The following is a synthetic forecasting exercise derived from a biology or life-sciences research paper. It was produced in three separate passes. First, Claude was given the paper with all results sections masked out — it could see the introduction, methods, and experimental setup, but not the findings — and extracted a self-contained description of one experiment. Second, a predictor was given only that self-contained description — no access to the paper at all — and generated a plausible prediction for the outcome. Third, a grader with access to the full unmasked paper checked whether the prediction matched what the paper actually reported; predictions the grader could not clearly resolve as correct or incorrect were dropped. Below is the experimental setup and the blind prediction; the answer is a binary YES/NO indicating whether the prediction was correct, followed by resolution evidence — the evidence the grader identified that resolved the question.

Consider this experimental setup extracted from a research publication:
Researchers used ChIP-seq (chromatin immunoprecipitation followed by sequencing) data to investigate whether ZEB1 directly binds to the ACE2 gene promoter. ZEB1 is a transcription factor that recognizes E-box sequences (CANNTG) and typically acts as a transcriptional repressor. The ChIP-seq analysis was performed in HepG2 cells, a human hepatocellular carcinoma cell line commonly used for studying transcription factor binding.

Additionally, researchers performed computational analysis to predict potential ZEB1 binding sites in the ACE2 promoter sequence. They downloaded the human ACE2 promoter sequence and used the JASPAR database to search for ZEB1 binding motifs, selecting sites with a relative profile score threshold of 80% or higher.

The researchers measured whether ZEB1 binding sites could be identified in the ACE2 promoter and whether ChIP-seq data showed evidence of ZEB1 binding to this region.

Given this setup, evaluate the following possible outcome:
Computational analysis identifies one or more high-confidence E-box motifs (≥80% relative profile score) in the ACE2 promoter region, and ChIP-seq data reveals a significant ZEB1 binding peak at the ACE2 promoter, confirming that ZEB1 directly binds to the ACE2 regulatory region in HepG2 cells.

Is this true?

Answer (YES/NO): YES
***
▶ TASK TO CARRY OUT:
Set every entry down once more, exactly as written above.

▶ WORKED SOLUTION:
The following is a synthetic forecasting exercise derived from a biology or life-sciences research paper. It was produced in three separate passes. First, Claude was given the paper with all results sections masked out — it could see the introduction, methods, and experimental setup, but not the findings — and extracted a self-contained description of one experiment. Second, a predictor was given only that self-contained description — no access to the paper at all — and generated a plausible prediction for the outcome. Third, a grader with access to the full unmasked paper checked whether the prediction matched what the paper actually reported; predictions the grader could not clearly resolve as correct or incorrect were dropped. Below is the experimental setup and the blind prediction; the answer is a binary YES/NO indicating whether the prediction was correct, followed by resolution evidence — the evidence the grader identified that resolved the question.

Consider this experimental setup extracted from a research publication:
Researchers used ChIP-seq (chromatin immunoprecipitation followed by sequencing) data to investigate whether ZEB1 directly binds to the ACE2 gene promoter. ZEB1 is a transcription factor that recognizes E-box sequences (CANNTG) and typically acts as a transcriptional repressor. The ChIP-seq analysis was performed in HepG2 cells, a human hepatocellular carcinoma cell line commonly used for studying transcription factor binding.

Additionally, researchers performed computational analysis to predict potential ZEB1 binding sites in the ACE2 promoter sequence. They downloaded the human ACE2 promoter sequence and used the JASPAR database to search for ZEB1 binding motifs, selecting sites with a relative profile score threshold of 80% or higher.

The researchers measured whether ZEB1 binding sites could be identified in the ACE2 promoter and whether ChIP-seq data showed evidence of ZEB1 binding to this region.

Given this setup, evaluate the following possible outcome:
Computational analysis identifies one or more high-confidence E-box motifs (≥80% relative profile score) in the ACE2 promoter region, and ChIP-seq data reveals a significant ZEB1 binding peak at the ACE2 promoter, confirming that ZEB1 directly binds to the ACE2 regulatory region in HepG2 cells.

Is this true?

Answer (YES/NO): YES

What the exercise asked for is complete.